**Using the information**.
1. In the Juno review, restate the passage between "As the movie" and "looking at YOU).", inclusive, substituting "the film industry" for "Hollywood".
2. Which film does the Juno review single out for feeding viewers traditional family structures?
3. Carry the Juno review forward from its final sentence.

**Document text**.
"""
As the movie was coming to a close, I started to feel my blood boil. I thought I could predict an unhappy ending to the film. The "perfect" adoptive couple was moving toward divorce and it seemed inevitable that the newly single woman would not be able to adopt Juno's child. But instead, according to plan, the baby was given to the woman. The single woman. THE SINGLE WOMAN! Woot, woot! In an amazing turn of events, the script did not end with a perfect nuclear family running off into a traditional family valued sunset. Families are messy. Mothers, especially single mothers, are strong. I am so sick of Hollywood feeding us a spoonful of family crap that tastes like traditional family structures (Knocked Up, I'm looking at YOU).
The ending is incredibly progressive. Not only because the single woman is accepted as a mother but because it shows the suffering that Juno felt with her decision. Not so much suffering that she regrets her decision. But enough suffering that the viewer knows that adoption is not an "easy option." It was a big kick in the teeth to all those anti-choice activists out there that advocate a woman just "put the baby up for adoption" rather than abort. Adoption is painful. Abortion is painful. Being a parent is painful. This movie shows all of that pain without advocating one option over the other. The movie simply deals with the option that Juno chose. The best part of the movie for me was the very end. The final scene showed Juno being young. It showed her getting ready to lead the rest of her life. It showed her happy. Contrary to popular belief, teenagers who get pregnant are not lost causes. They can move on and be productive members of society. *gasp* Did Juno have a rough go of it? Yes. Did she miss prom? Yes. Did she regret not using a condom? Yes. Was she a ruined being? No. The lasting impression from the movie was that she was going to make it. She was going to be okay. That was a powerful message.
"""
**Source data**.
"""
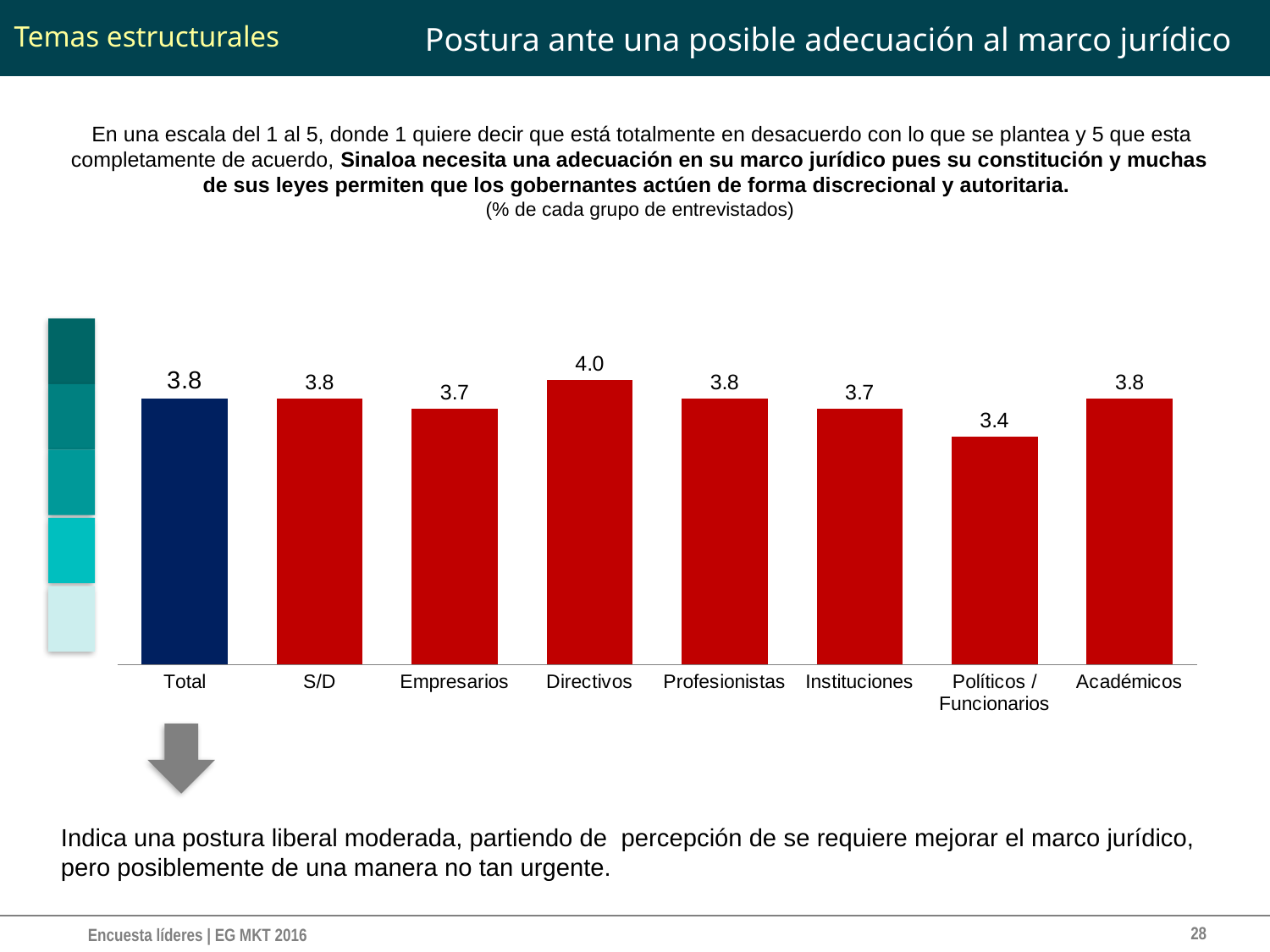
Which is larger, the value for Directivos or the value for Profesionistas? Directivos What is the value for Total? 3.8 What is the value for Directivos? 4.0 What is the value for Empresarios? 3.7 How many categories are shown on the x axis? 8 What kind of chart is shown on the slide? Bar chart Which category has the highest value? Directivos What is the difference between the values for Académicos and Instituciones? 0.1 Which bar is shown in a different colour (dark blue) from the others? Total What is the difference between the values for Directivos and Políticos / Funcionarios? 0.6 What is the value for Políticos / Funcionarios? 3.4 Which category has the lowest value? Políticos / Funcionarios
"""
"""
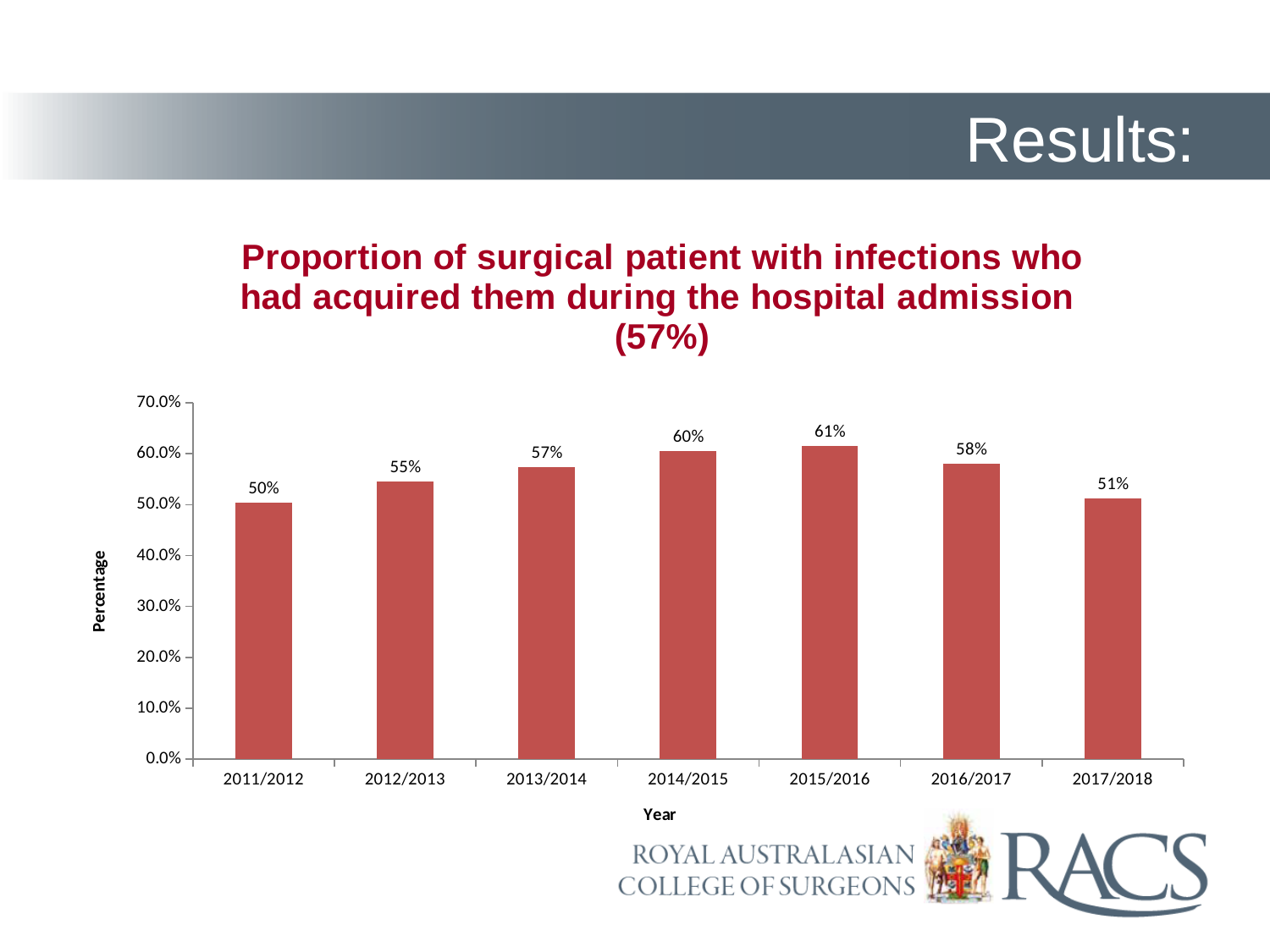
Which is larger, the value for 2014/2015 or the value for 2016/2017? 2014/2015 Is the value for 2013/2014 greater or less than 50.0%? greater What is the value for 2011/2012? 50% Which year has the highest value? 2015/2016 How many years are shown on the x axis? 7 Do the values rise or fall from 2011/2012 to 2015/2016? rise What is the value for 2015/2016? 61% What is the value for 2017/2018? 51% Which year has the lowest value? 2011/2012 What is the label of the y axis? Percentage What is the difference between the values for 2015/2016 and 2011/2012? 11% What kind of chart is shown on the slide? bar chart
"""
"""
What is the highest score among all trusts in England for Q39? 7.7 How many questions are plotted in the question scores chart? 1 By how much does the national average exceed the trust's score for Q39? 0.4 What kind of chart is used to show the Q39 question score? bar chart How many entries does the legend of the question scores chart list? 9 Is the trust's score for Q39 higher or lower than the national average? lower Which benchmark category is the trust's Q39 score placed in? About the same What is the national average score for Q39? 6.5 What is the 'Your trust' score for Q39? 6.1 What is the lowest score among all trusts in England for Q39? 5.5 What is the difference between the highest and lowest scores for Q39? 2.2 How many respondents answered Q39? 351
"""
**Results for the exercise**.
1.
As the movie was coming to a close, I started to feel my blood boil. I thought I could predict an unhappy ending to the film. The "perfect" adoptive couple was moving toward divorce and it seemed inevitable that the newly single woman would not be able to adopt Juno's child. But instead, according to plan, the baby was given to the woman. The single woman. THE SINGLE WOMAN! Woot, woot! In an amazing turn of events, the script did not end with a perfect nuclear family running off into a traditional family valued sunset. Families are messy. Mothers, especially single mothers, are strong. I am so sick of the film industry feeding us a spoonful of family crap that tastes like traditional family structures (Knocked Up, I'm looking at YOU).

2. Knocked Up

3.
Relatedly, I must say how much I adored Juno's parents. Good god, I wanted to squeeze them. They were the perfect blend of sad, scared and supportive. The most moving scene in the movie was when Juno's father comforted her post-birth by saying "sometime you'll be back on your own terms." This was the father who told Juno that he thought "she knew when to say when." I ached for the father. He was so disappointed throughout the film. Yet he was so loving. I remember asking my mom what she would have done had I gotten pregnant as a teenager. She replied that she would have "loved me." I thought it was a pretty simple answer at the time. Juno made me realize how complicated "loving" your child really is. The movie was a huge middle finger to parents who abandon their children just when they need them most.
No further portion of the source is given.